Un larguísimo aplauso los recibió. Fue el primero de los muchos con los que un auditorio lleno hasta el protocolo agradeció el reencuentro en una tarde de emociones. Había mucho de catarsis en esa bienvenida. Acaso tenía que ver con esa forma de purificación del rito que permite la presencia, la palabra directa en el momento preciso, cuando es posible intuir que algo está terminando para dar lugar a otros comienzos. El domingo, en el Centro Cultural Kirchner, Liliana Herrero, Teresa Parodi y Juan Falú estrenaron Mojones, signos y memoria de la Patria (se repetirá en la misma sala los domingos de agosto, el 23 también por streaming). Un recital, una forma de cantata punzante y afectuosa en la que tres de los nombres más significativos del presente ancho de la música argentina intercambiaron y elaboraron asombros y certezas en torno a momentos significativos de la historia argentina. También, una forma de rendir homenaje, expresar gratitud, reconocimiento, amor, a Horacio González, el intelectual que a lo largo de toda su vida se encargó de pensar y dejar eso que expresa el nombre del concierto.

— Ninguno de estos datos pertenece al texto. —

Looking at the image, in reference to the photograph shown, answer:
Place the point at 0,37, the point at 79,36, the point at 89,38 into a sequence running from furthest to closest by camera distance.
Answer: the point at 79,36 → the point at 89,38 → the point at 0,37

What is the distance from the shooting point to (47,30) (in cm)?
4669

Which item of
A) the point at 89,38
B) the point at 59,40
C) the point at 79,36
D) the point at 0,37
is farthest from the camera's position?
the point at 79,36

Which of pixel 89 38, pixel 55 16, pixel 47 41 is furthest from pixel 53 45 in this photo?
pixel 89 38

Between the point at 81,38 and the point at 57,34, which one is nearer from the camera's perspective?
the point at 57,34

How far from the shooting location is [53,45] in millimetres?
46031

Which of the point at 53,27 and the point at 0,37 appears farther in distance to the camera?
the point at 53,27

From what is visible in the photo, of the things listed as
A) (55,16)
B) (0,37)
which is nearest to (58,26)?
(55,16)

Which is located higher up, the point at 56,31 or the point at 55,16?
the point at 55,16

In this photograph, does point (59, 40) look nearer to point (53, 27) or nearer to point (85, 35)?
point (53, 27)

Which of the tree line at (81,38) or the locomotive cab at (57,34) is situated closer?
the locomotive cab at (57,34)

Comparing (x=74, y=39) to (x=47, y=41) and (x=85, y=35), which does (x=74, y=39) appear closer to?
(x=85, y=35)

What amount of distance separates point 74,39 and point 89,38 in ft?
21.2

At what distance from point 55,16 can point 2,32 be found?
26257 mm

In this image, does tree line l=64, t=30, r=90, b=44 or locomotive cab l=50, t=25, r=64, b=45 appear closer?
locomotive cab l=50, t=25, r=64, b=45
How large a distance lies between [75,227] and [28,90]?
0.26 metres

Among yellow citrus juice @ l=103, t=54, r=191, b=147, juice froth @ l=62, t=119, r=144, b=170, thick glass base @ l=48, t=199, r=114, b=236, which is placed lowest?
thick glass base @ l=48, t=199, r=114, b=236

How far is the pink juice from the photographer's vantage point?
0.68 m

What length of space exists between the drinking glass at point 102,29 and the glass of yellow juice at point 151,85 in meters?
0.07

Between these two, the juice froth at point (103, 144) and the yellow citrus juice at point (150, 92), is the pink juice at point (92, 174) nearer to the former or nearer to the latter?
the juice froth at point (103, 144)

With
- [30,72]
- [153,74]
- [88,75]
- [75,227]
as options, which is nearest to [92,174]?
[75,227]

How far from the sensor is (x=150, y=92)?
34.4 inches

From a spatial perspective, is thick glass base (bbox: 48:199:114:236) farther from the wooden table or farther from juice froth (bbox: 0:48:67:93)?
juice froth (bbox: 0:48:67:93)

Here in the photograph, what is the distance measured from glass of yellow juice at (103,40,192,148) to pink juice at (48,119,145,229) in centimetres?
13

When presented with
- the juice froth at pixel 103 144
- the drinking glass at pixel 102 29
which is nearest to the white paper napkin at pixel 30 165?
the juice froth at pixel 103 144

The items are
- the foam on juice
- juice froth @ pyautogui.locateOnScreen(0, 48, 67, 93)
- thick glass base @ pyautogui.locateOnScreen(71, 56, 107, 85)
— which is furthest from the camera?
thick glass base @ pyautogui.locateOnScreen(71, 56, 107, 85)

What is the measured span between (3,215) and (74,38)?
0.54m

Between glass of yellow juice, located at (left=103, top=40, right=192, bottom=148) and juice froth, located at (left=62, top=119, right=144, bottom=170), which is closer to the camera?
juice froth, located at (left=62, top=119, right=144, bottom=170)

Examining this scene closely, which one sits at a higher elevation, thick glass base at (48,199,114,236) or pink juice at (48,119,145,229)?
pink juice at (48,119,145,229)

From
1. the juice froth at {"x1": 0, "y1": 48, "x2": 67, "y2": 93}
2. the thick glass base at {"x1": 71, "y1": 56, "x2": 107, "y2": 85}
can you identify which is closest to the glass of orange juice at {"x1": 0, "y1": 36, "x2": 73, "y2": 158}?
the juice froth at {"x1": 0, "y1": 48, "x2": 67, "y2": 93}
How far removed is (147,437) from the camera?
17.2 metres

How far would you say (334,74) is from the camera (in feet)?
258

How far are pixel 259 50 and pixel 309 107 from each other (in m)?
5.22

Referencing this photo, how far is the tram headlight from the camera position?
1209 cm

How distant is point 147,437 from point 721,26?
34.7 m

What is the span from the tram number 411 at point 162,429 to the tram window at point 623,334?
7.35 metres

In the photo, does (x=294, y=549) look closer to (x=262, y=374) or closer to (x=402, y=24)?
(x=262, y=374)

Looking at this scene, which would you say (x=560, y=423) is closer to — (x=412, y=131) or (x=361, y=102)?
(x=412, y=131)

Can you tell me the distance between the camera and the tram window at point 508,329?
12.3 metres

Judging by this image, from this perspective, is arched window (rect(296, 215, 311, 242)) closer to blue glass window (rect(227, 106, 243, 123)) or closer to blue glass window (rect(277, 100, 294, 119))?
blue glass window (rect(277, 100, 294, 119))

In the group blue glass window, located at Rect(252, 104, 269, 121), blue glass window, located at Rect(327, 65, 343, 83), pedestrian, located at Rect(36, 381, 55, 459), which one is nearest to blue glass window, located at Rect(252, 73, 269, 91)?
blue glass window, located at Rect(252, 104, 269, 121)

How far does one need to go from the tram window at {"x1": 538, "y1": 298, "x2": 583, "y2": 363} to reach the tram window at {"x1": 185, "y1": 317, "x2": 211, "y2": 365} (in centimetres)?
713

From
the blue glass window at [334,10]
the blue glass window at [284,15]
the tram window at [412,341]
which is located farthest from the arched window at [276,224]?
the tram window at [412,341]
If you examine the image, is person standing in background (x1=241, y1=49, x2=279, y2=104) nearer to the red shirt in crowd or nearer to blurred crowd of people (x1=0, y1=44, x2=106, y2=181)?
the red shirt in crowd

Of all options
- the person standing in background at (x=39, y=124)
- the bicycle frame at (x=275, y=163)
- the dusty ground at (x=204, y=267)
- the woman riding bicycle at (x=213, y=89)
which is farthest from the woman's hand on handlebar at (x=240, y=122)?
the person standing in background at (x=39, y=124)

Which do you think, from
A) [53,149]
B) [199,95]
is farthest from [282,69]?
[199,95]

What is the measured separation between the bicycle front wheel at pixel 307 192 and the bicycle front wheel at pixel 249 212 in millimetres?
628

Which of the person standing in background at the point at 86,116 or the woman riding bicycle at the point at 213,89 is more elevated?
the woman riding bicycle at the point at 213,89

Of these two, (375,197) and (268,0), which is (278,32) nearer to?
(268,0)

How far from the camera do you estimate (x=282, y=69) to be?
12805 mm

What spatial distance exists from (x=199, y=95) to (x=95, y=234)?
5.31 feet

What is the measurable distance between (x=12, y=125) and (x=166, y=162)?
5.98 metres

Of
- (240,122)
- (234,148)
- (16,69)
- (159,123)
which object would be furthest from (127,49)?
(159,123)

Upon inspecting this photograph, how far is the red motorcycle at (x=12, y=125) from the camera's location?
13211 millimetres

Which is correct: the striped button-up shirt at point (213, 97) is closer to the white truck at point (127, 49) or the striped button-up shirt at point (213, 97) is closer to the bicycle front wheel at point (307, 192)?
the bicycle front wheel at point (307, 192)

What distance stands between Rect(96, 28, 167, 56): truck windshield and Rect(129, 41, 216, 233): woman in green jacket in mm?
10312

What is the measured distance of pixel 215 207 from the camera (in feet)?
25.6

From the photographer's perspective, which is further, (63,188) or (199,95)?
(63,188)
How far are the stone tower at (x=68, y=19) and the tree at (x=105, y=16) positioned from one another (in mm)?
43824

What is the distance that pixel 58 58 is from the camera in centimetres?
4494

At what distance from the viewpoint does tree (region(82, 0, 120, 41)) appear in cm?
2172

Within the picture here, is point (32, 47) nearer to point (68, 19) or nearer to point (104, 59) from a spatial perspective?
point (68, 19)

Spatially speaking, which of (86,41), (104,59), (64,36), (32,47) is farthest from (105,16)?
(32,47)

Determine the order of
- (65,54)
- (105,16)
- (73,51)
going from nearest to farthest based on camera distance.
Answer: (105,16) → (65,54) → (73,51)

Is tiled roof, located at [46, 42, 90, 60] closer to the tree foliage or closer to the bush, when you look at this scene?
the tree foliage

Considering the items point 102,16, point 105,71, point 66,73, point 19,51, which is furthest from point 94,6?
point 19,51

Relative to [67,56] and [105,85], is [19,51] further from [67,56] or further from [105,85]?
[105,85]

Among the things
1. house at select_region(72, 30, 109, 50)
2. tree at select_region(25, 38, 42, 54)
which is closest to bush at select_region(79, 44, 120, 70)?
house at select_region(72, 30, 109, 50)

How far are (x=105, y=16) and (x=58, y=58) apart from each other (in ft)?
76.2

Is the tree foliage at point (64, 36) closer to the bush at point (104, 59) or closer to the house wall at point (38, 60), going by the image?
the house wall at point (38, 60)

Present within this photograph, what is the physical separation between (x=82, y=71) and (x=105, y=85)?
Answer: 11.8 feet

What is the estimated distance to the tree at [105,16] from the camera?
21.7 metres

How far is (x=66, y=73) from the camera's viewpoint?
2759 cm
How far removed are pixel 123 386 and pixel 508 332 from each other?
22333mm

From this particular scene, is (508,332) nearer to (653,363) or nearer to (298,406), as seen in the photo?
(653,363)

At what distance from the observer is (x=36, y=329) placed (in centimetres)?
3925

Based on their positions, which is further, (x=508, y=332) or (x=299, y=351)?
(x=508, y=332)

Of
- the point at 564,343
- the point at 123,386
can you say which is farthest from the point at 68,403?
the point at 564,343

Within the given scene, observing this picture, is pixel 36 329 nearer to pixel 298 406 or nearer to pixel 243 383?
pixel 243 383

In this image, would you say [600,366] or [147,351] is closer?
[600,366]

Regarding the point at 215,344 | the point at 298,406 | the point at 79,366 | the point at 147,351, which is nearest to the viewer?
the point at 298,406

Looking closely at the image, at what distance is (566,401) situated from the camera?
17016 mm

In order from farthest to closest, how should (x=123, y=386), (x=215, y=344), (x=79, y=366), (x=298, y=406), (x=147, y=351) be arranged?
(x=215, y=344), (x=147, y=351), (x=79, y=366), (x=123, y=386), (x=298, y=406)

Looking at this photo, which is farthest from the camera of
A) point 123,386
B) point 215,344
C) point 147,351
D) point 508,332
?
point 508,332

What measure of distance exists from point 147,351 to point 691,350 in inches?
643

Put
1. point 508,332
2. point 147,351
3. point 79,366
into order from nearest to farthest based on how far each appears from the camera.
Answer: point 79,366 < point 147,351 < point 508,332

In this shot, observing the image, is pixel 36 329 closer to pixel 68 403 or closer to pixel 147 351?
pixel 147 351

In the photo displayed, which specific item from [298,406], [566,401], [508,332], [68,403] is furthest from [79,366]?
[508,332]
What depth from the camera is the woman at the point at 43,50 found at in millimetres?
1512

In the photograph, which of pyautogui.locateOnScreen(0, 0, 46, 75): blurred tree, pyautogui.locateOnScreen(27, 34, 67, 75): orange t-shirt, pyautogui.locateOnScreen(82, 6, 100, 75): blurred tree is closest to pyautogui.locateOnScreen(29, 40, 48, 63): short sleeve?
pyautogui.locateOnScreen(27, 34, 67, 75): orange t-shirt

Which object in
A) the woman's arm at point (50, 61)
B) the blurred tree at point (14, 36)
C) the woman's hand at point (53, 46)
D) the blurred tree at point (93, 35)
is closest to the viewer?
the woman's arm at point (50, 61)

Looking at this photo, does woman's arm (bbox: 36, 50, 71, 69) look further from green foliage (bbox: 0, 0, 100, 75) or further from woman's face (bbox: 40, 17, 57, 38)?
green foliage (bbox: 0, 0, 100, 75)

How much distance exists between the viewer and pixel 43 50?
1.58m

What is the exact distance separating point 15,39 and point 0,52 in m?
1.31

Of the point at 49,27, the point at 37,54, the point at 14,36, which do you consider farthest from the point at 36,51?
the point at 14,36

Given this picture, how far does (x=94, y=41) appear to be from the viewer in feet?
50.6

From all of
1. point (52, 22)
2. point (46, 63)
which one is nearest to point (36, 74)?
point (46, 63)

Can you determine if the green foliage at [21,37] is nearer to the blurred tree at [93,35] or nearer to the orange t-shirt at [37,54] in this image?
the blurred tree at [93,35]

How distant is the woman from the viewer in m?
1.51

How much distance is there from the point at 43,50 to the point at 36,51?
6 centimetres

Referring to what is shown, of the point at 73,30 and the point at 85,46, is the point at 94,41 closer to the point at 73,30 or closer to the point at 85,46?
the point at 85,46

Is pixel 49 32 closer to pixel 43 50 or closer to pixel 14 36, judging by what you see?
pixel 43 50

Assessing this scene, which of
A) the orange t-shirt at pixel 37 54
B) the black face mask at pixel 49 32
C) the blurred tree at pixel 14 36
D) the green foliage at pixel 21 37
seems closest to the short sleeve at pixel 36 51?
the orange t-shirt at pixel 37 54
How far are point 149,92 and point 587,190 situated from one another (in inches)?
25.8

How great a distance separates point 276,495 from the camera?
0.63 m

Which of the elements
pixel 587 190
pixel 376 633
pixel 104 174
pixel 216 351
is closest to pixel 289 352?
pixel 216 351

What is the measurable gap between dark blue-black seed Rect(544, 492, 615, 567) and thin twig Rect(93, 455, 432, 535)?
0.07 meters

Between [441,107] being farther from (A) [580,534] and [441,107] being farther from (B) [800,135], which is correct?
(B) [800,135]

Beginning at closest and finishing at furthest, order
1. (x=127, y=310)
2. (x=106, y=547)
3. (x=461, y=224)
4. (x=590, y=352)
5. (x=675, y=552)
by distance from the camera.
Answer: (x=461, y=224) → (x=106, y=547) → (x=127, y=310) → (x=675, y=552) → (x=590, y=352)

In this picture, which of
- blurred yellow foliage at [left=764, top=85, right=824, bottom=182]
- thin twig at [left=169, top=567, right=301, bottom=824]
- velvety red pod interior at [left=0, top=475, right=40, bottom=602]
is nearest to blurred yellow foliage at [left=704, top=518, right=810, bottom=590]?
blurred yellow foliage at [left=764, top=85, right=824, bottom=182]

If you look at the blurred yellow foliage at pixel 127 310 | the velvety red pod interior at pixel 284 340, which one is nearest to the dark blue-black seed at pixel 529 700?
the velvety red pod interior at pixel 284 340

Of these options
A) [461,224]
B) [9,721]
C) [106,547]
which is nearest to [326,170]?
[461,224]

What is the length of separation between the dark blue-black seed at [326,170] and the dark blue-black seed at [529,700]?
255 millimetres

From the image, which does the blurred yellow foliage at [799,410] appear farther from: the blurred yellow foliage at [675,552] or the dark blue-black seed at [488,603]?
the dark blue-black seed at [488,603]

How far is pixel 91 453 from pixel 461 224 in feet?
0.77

Lilián Saba en piano, Pedro Rossi en guitarra, Facundo Guevara en percusión y Ariel Naón en contrabajo, redondearon un óptimo marco sonoro para estos Mojones. Por sobre ellos –y por sobre todos– “sonó” el recuerdo de González, el mejor lector posible que tuvo desde sus inicios el proyecto ideado por Herrero, además de creador pródigo de los textos que glosaron cada una de las canciones, en su gran mayoría compuestas por Parodi y Falú.
Si el tango preferido del sociólogo y mejor amigo de los taxistas fue “Nieblas del Riachuelo”, el atardecer extrañamente neblinoso del Bajo porteño pareció dar inicio, ya antes de ingresar al CCK, al amoroso homenaje que siguió. Ya en la sala principal del centro cultural, las palabras de González dichas por Herrero dieron comienzo al relato retumbando en el silencio de la expectativa. “En estos mojones se toman hechos fundamentales de la historia argentina, pero perseguidos por su sombra infatigable: la leyenda”, dice González en la voz de Herrero para habilitar ese espacio mítico que es la medida sentimental de las intemperancias populares. Por esa huella, nítida, comenzaron a circular las canciones, síntesis afectuosamente acabadas de algunas de las gestas que interpelan nuestra historia.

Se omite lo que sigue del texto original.